- What you are asked to do -
With the pictures omitted, print exactly the lines below, from the one containing "神楽坂 前田 - 先付 菜の花のおひたし 三色の生麩 南蛮漬け" through the one containing "Il cuoio sexy", and nothing else.

*** Recorded data Section Begins ***

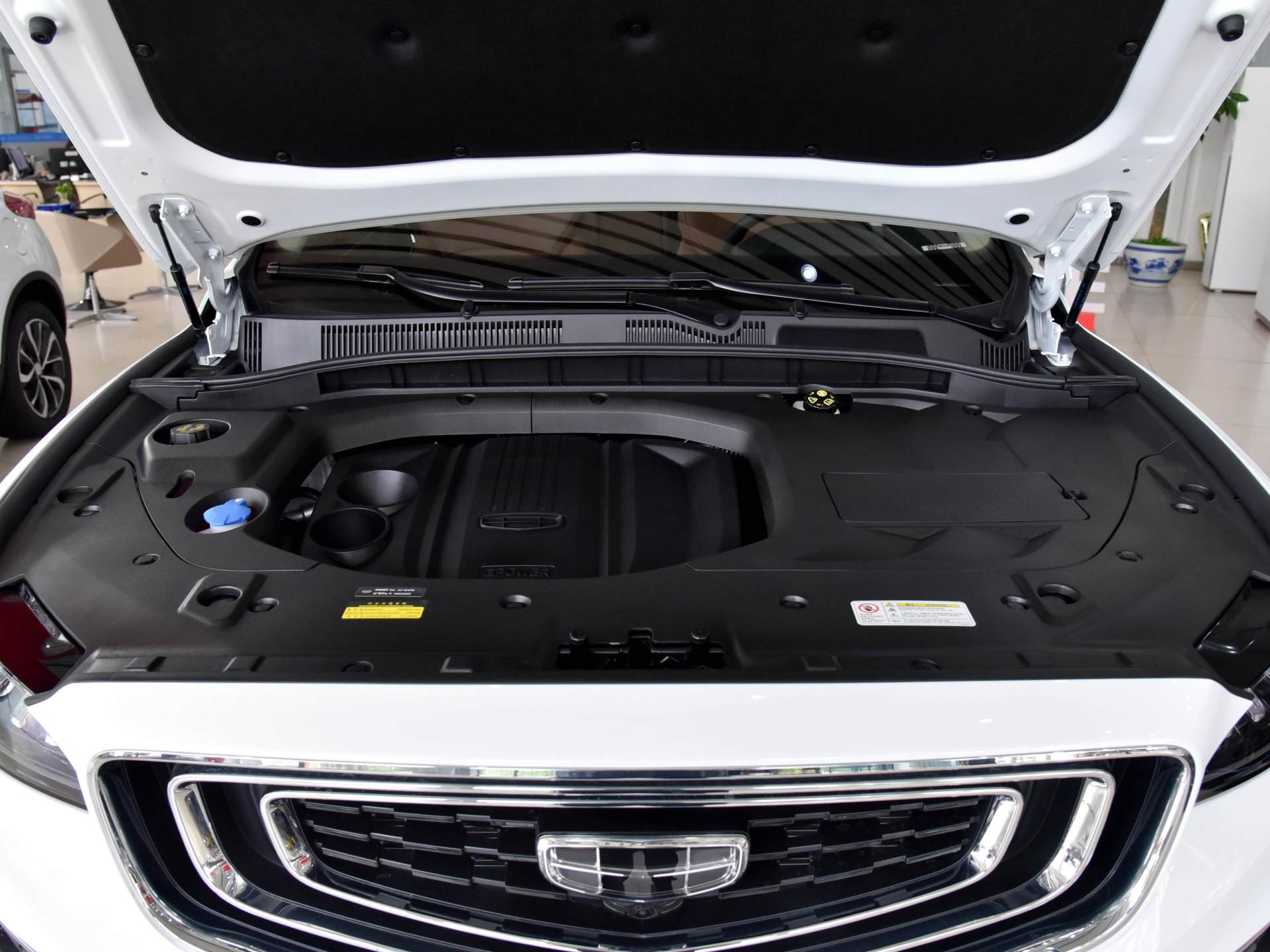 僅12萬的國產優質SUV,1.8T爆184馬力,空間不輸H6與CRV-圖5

*** Recorded data Section Ends ***
*** Recorded data Section Begins ***

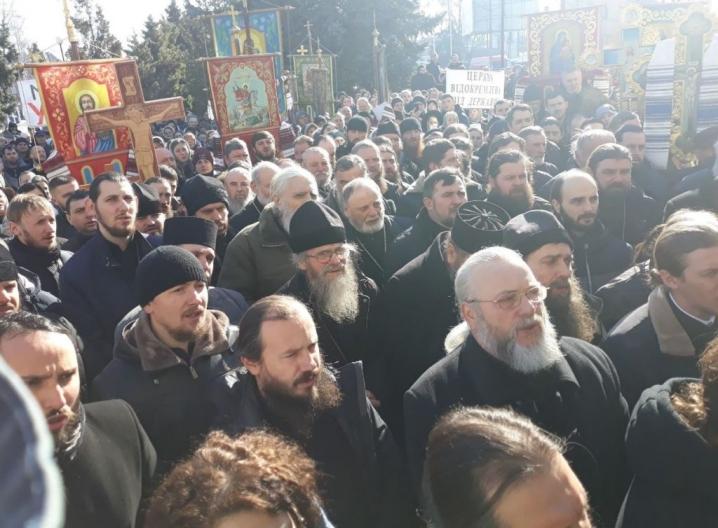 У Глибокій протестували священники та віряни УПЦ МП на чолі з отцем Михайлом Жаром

*** Recorded data Section Ends ***
*** Recorded data Section Begins ***

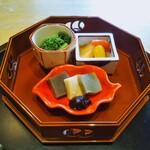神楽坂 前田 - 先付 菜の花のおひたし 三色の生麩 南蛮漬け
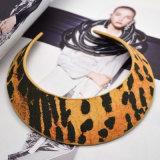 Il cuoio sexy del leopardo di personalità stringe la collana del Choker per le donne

*** Recorded data Section Ends ***

- Your response -
神楽坂 前田 - 先付 菜の花のおひたし 三色の生麩 南蛮漬け
 Il cuoio sexy del leopardo di personalità stringe la collana del Choker per le donne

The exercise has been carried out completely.